==== Text section ====

I was watching some ants on several meter sticks and saw different results.

Stick #1- Two ants on 10 cm and 90 cm not facing each other.- Both off in 6 seconds

Stick #2- Two ants on very close to 50 facing or not – Both off in about 30 seconds

Stick #3- Two ants on 10 cm and 90 cm facing each other.-Both off in 54 seconds

Stick #4- One ant anywhere but an end- off in < 1 minute

Hi Gil, those are very fun!

I solved the second riddle in a slightly different way:

If Joe happen to sit in his own seat then everyone’s happy; if Joe happen to sit in Jim’s seat, then Jim will not have his seat at the end. Those two events happen with the same probability of 1/100. If none of the two seats are taken then whenever someone finds their seat occupied, the following two events will end the story: 1) if he takes Joe’s seat, we have a closed loop of cyclic permutation of serval people, all the later passengers, including Jim, will take their own seat; 2) if he takes Jim’s seat, then we are done because Jim will not have his seat. 1) and 2) are equally likely to occur at any given time. Hence at the end it will be exactly 1/2 chance that Jim’s seat is taken.

Many thanks, Conan

I think for this riddle Joe’s chances are 50% of having his seat taken. Awesome riddle. Had me thinking for a bit. Let me know if you like this riddle I wanted to share: 5+5+5=550

Dear Brooke, yes, very nice.

==== Given data ====

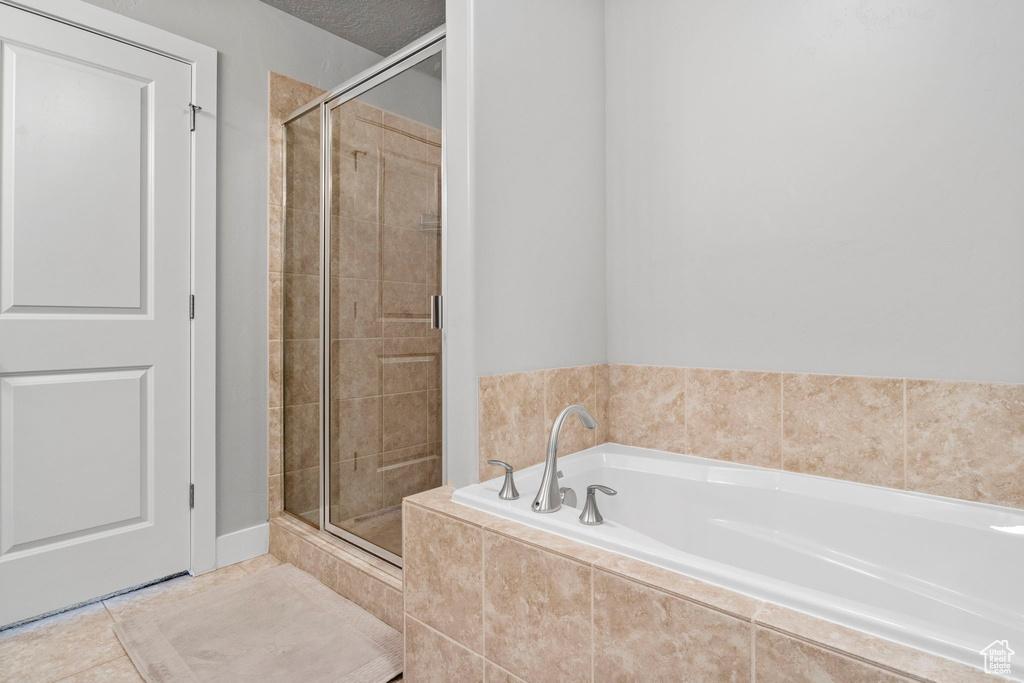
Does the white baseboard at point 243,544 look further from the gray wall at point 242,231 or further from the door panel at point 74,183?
the door panel at point 74,183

====

- Request:
Reproduce verbatim everything in the riddle thread from "I think for" down to "yes, very nice.".

- Result of this task:
I think for this riddle Joe’s chances are 50% of having his seat taken. Awesome riddle. Had me thinking for a bit. Let me know if you like this riddle I wanted to share: 5+5+5=550

Dear Brooke, yes, very nice.